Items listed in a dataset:
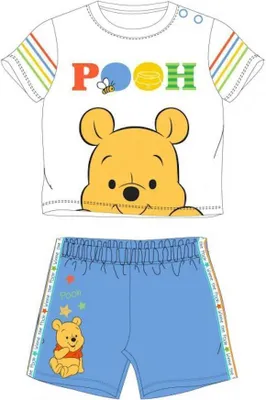 Produktbild von Winnie Puuh Baby-Bekleidungsset für Jungen | Kurzarm | weiß-blau,62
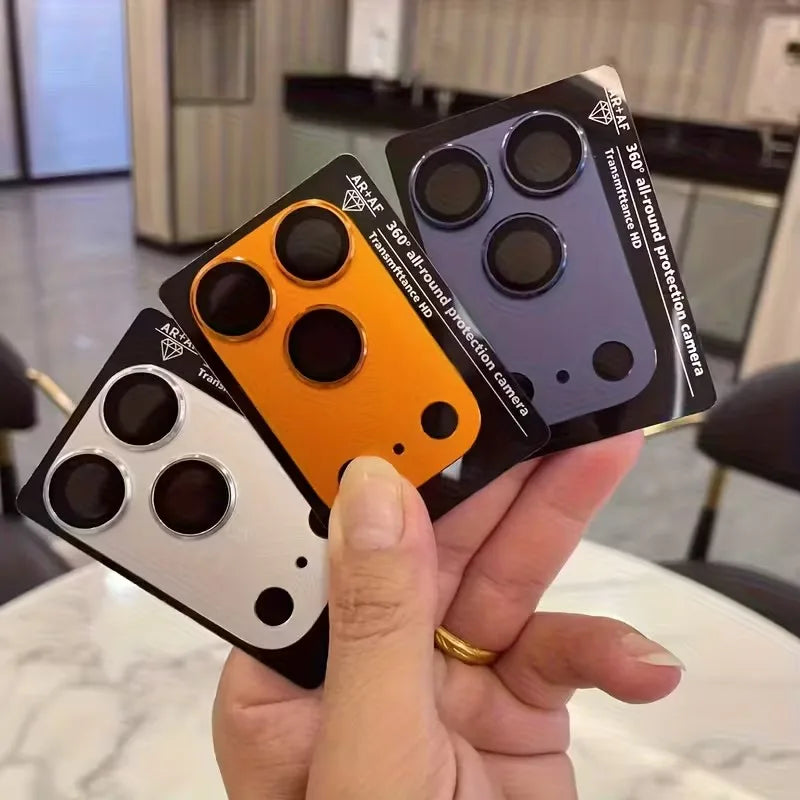 1pc Protective Film for iPhone 17 Pro Max/iPhone 17 Pro/17 Air Full Coverage Ultra-Thin Camera Lens Protector Metal Frame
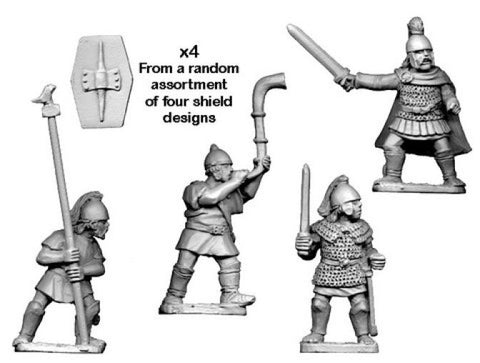 Crusader - Ancients - ANS042 - Celtiberian warrior command - 28mm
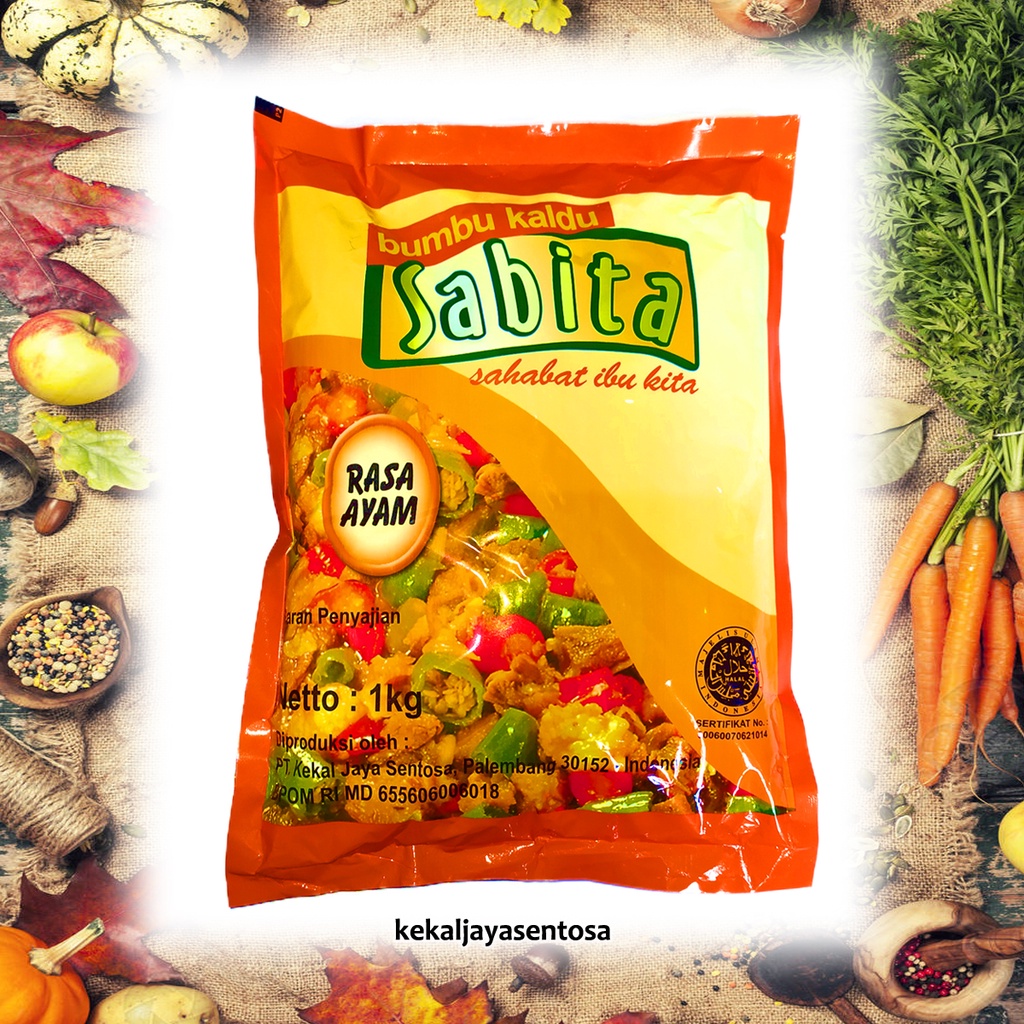 

Bumbu Kaldu Rasa Ayam Sabita 1Kg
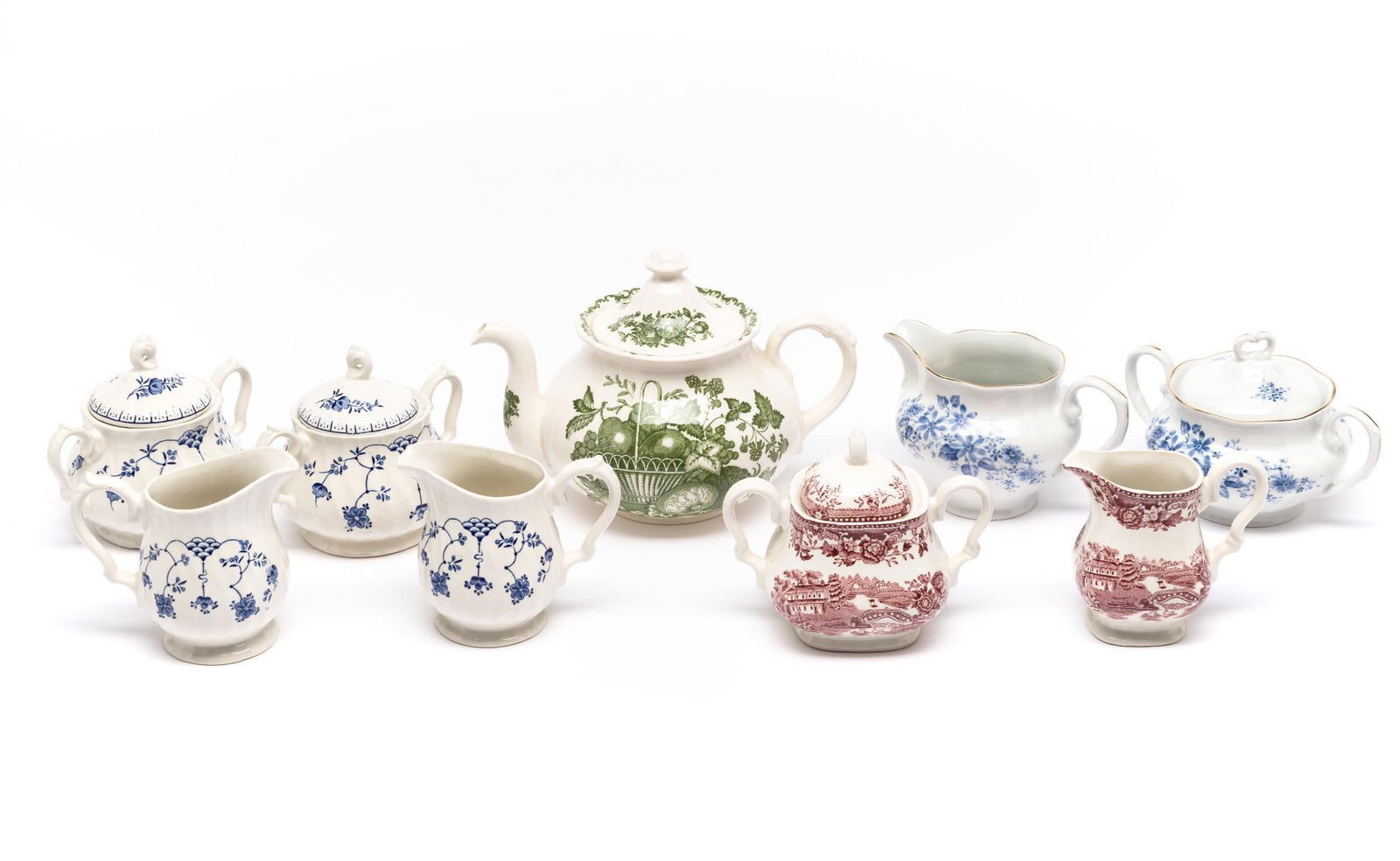 9 Pcs Transferware (1 of 9)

(TO DO): The answer must restate every entry word for word, with the pictures left out.

(TASK ANSWER):
 Produktbild von Winnie Puuh Baby-Bekleidungsset für Jungen | Kurzarm | weiß-blau,62
 1pc Protective Film for iPhone 17 Pro Max/iPhone 17 Pro/17 Air Full Coverage Ultra-Thin Camera Lens Protector Metal Frame
 Crusader - Ancients - ANS042 - Celtiberian warrior command - 28mm

Bumbu Kaldu Rasa Ayam Sabita 1Kg
 9 Pcs Transferware (1 of 9)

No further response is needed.